• _TEXT EXCERPT_:
▼

FIG. 3 is a cross-sectional view of a double sensor tube; and

FIG. 4 shows a plot of a typical relation between the time difference of the signals of the two sensor tubes dependent on the location of the seismic waves producing a detectable event.

FIG. 1 shows a straight portion of the intrusion detection system where at the border of the protected area two sensor tubes (S1, S2) are buried approximately 25cm underground and approximately 1-2m apart and parallel to each other. The material of the tubes may be a flexible material like rubber or plastics or even a metallic pipe. The tubes are filled with a sound conducting medium, for example a freeze-resistant liquid such as a mixture of water and glycerine, or a suitable gel or gas. At the ends of the sensor tubes (S1, S2) electroacoustic transducers (P1, P2) are provided. If seismic waves, or ground vibrations, reach the sensor tubes (S1, S2) anywhere, these waves cause secondary pressure waves in the fluid medium within the tubes, running with a velocity of approximately 1.5 km/s (water) to the ends of the tubes. The electroacoustic transducers (P1, P2) produce an electrical signal which is transmitted to the evaluation circuit E. The construction of the sensor tubes (S1, S2) and the electroacoustic transducers (P1, P2) are well-known in the art, for instance as described in U.S. Pat. No. 3,438,021. Preferably, the electroacoustic transducers are piezoelectric elements.

The sensor tubes (S1, S2) further comprise linear pressure sensor elements (K1, K2) which extend over the entire length of said sensor tubes (S1, S2). The linear sensor elements are preferably pressure sensitive cables provided inside the sensor tubes (S1, S2) in contact with the sound conducting medium. Several pressure sensitive cables are known, for instance, a piezoelectric cable of the PVFD type, available from the Pennwalt Corporation or the Raychem Corporation, or the "electret" cable described in U.S. Pat. No. 3,831,162. In accordance with the present invention, when these cables are exposed to seismic waves or pressure waves, they produce an electrical signal at the end of the cables which is transmitted to control and indicating equipment CIE comprising an evaluation circuit E. The pressure sensitive cable may also be a fiber optic cable which changes the intensity of light transmitted through the cable if it is subjected to pressure. Such fibers are described in U.S. Pat. No. 4,591,709. The fiber optic cables would require a light emitting diode at one end and a light sensitive receiver at the other end in order to generate electrical signals corresponding to the disturbance created by the seismic waves reaching the tubes. These electrical signals would also be transmitted to the evaluation circuit E.

▲

• _INPUT_:
▼

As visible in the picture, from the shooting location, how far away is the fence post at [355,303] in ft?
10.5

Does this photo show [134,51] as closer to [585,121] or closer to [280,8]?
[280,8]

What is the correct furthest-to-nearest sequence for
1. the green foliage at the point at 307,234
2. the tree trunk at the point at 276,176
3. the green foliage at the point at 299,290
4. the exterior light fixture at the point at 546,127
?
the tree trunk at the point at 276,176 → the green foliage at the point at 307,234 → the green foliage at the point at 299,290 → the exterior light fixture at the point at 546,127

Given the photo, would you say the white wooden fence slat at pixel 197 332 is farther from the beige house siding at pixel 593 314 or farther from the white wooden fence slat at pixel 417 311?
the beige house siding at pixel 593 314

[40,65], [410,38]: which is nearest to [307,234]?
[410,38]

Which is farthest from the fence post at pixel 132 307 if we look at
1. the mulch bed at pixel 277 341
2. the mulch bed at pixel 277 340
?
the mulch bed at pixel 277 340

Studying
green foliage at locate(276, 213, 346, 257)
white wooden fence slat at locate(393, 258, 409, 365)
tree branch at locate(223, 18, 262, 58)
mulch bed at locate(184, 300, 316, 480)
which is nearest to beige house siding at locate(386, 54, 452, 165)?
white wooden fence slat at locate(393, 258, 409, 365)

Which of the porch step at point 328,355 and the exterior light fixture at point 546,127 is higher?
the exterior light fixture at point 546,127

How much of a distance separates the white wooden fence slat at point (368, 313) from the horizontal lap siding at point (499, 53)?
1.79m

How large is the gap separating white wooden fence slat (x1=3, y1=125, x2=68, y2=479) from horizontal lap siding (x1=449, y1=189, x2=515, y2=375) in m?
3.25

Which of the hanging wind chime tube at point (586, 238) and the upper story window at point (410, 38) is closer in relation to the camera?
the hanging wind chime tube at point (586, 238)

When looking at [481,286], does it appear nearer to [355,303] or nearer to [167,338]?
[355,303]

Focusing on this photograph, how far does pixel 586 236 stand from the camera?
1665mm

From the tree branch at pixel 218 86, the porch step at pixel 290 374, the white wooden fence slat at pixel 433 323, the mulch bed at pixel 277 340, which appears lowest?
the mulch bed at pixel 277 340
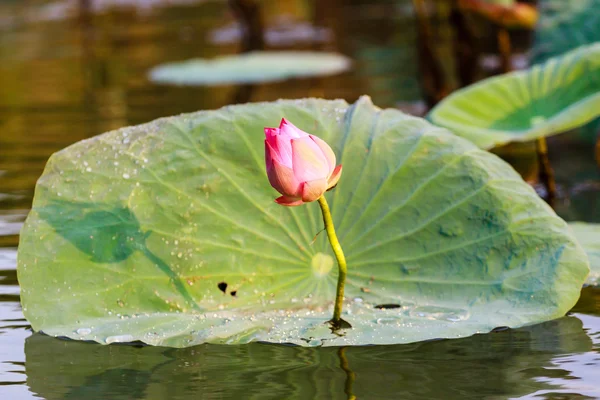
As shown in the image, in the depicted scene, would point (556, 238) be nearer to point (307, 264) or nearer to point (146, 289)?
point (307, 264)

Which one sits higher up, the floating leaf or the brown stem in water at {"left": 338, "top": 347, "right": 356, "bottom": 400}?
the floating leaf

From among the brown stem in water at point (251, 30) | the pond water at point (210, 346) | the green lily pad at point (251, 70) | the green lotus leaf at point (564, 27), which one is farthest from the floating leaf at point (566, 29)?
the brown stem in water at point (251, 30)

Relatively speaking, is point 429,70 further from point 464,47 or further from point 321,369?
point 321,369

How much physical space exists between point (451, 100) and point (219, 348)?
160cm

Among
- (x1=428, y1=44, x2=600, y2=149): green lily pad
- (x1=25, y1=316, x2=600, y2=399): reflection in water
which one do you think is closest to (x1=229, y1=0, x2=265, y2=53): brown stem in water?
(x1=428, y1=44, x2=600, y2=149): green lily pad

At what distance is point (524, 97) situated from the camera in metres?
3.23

▲

• _CHALLENGES_:
**a.** Do these statements agree with the intrusion detection text? (i) The sensor tubes are buried approximately 25cm underground. (ii) The linear pressure sensor elements run along only part of the length of the sensor tubes. (iii) The fiber optic cables would need a light emitting diode at one end. For each, answer yes or no and quote the words of the text that decide it.
**b.** Can you reproduce the rows word for word, starting with the row line that contains "From the tree" and going on through the end of the rows, with the pictures left out?
The text and the rows are unrelated to each other.

• _LIST OF SOLUTIONS_:
**a.**
(i) Yes: "two sensor tubes (S1, S2) are buried approximately 25cm underground"
(ii) No: "which extend over the entire length of said sensor tubes (S1, S2)"
(iii) Yes: "would require a light emitting diode at one end and a light sensitive receiver at the other end"

**b.**
From the tree branch at pixel 218 86, the porch step at pixel 290 374, the white wooden fence slat at pixel 433 323, the mulch bed at pixel 277 340, which appears lowest?
the mulch bed at pixel 277 340
As shown in the image, in the depicted scene, would point (556, 238) be nearer to point (307, 264) or nearer to point (146, 289)?
point (307, 264)

Which one sits higher up, the floating leaf or the brown stem in water at {"left": 338, "top": 347, "right": 356, "bottom": 400}?
the floating leaf

From among the brown stem in water at point (251, 30) | the pond water at point (210, 346) | the green lily pad at point (251, 70) | the green lotus leaf at point (564, 27), which one is farthest from the floating leaf at point (566, 29)?
the brown stem in water at point (251, 30)

Relatively speaking, is point 429,70 further from point 464,47 or further from point 321,369?
point 321,369

How much physical space exists between point (451, 100) and point (219, 348)?
160cm

Among
- (x1=428, y1=44, x2=600, y2=149): green lily pad
- (x1=25, y1=316, x2=600, y2=399): reflection in water
which one do you think is closest to (x1=229, y1=0, x2=265, y2=53): brown stem in water?
(x1=428, y1=44, x2=600, y2=149): green lily pad

At what distance is point (524, 97) situated from the camera in metres?
3.23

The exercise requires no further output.